Akşam olunca herkes, deniz kenarındaki kapalı amfitiyatro Beş Kapılar’a gitti. Yer doluydu, oturacak yer yoktu. Şair biraz gecikmeli geldi, tesadüfen eşim birkaç metre ona eşlik etti. Alkışlar, gülümsemeler, sevgi…
Uzun vakittir görmediğimiz bedelli bir aile üyemizi görmüş üzereydik. On kişilik bir koro, eksiksiz Yılmaz Mızrak idaresinde bir dizi şiir okuyacaktı. Yılmaz birebir vakitte gecenin sunuculuğunu da yaptı. Bu ortada, Ataol ve eşi Hülya’ya yakın kimi isimler de şiirler okudu. Yıllardır Ataol’un dostu ve yol arkadaşı olan büyük müzisyen Haluk Çetin, gitarıyla Ataol’un şiirlerinden bestelenmiş müzikler söyledi. Haluk Çetin, notaları âlâ seçmesini bilen, derin ve hisli sesiyle amfi tiyatroyu dolduran bir sanatçıydı. Bu eski yerde, koro bana tragedyanın başlangıcını hatırlattı; Atina’da Thespis’in “koros”tan birini ayırıp karşıya koymasıyla tiyatro doğmuştu. Şiirler okunurken, koro üyeleri ayrılıp şiirin kimi kısımlarını okuyarak korodan cevap aldılar ve o kutsal doğum anını yine yaşattılar. Merasim uzun sürmesine karşın, birden fazla insan kaldı ve sonunda yorulmak bilmeyen şairi alkışladı.

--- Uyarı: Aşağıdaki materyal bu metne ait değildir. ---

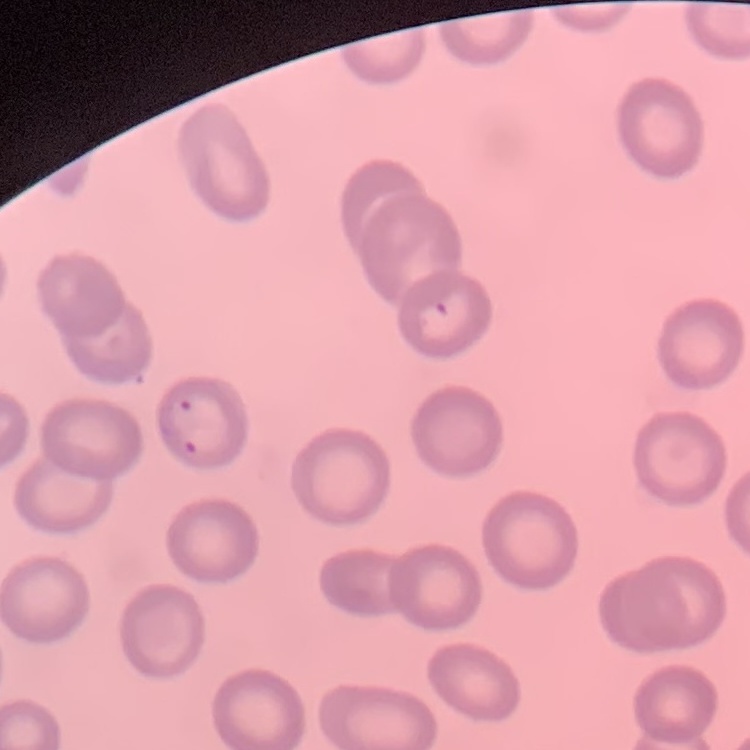
Summary:
  - Red blood cell morphology: no rouleaux formation
  - Image type: one tile cut from a larger photomicrograph
  - Preparation: thin blood smear
  - Stain: Field's or Giemsa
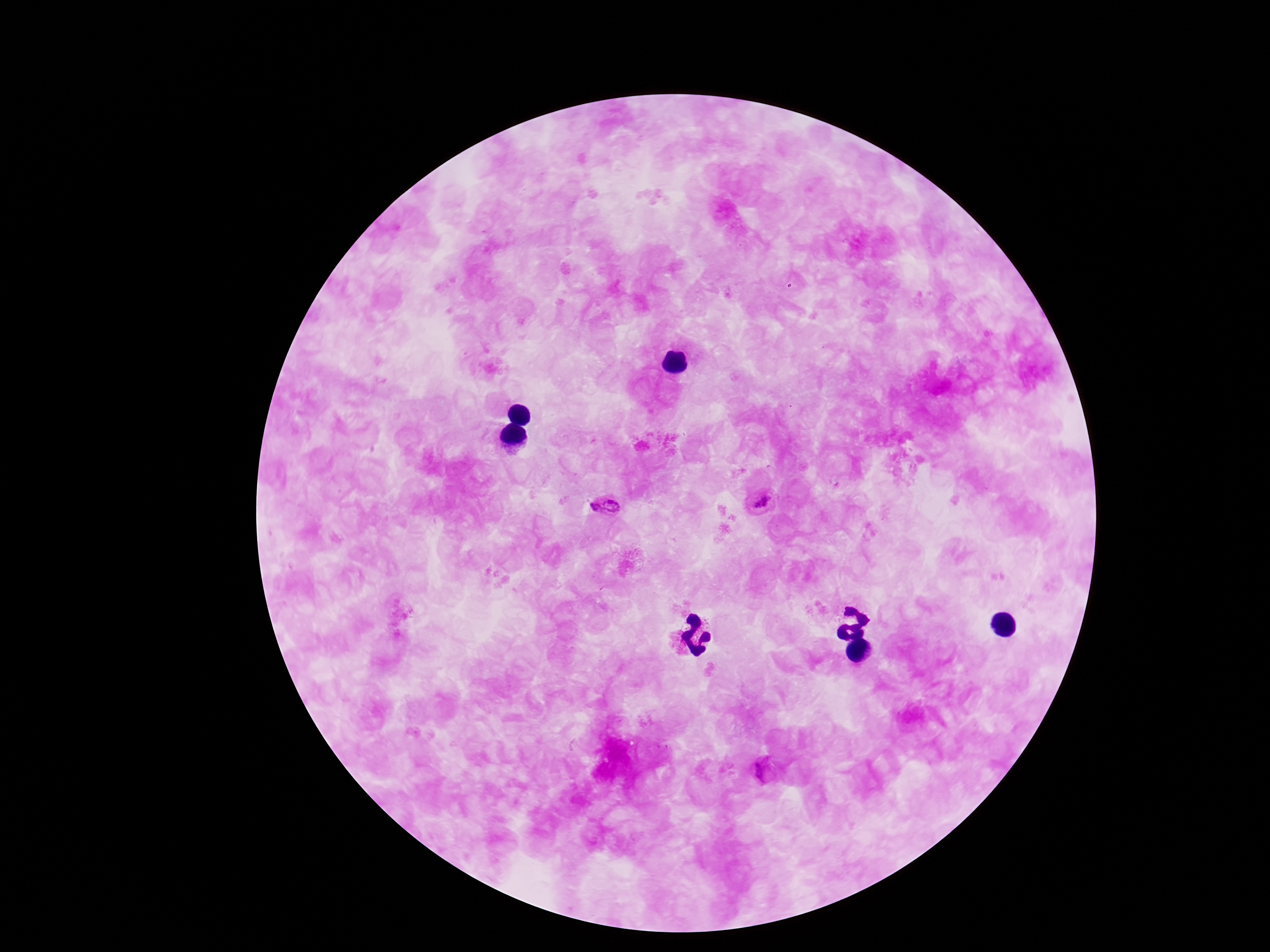
Approximate centers as [x, y] in pixels. Plasmodium parasite locations: [762, 505], [606, 509], [761, 771]. Smartphone photograph taken through the microscope eyepiece. Thick peripheral-blood smear. Giemsa stain. 100x magnification. Single field of view. Patient malaria status: positive. Image is 1270×952 pixels.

SÖNMESİNİ İSTEMEDİĞİMİZ IŞIK
Peki, bu Ataol Behramoğlu sevgisi neden? Beşerler neden onunla fotoğraf çektirmek, birkaç söz konuşmak, hatta şiir dinlemek için koşturuyor — şiir kendi dünyalarının modülü olmasa bile? Bu kış Ataol bizi korkuttu, gidecek sandık. Ve bence onun neyi temsil ettiğini fark ettik: Çok kıymetli bir şey, dünyaya, beşere ve vatanına dair vizyonuyla temaslı kolektif bir şuur. Ataol bir fenerdir; sönmesini istemediğimiz bir ışık. Direniyor, savaşıyor. Kızım onu gördüğünde, o da çocuk gülümsemesiyle “Gördün mü, şimdi gitmedim!” dedi.
Birkaç gün evvel Ataol benden, “Sagapo – seni seviyorum” isimli bir buzuki müziğini birlikte çalmaya başlamamı istedi. Şarkının sözleri şöyle diyor: “Seni seviyorum zira güzelsin, seni seviyorum zira sensin.” Bu şarkıyı sana adıyorum Ataol, ve bence senin kalbinde derin bir yer tutan Türk halkı da sana adıyor.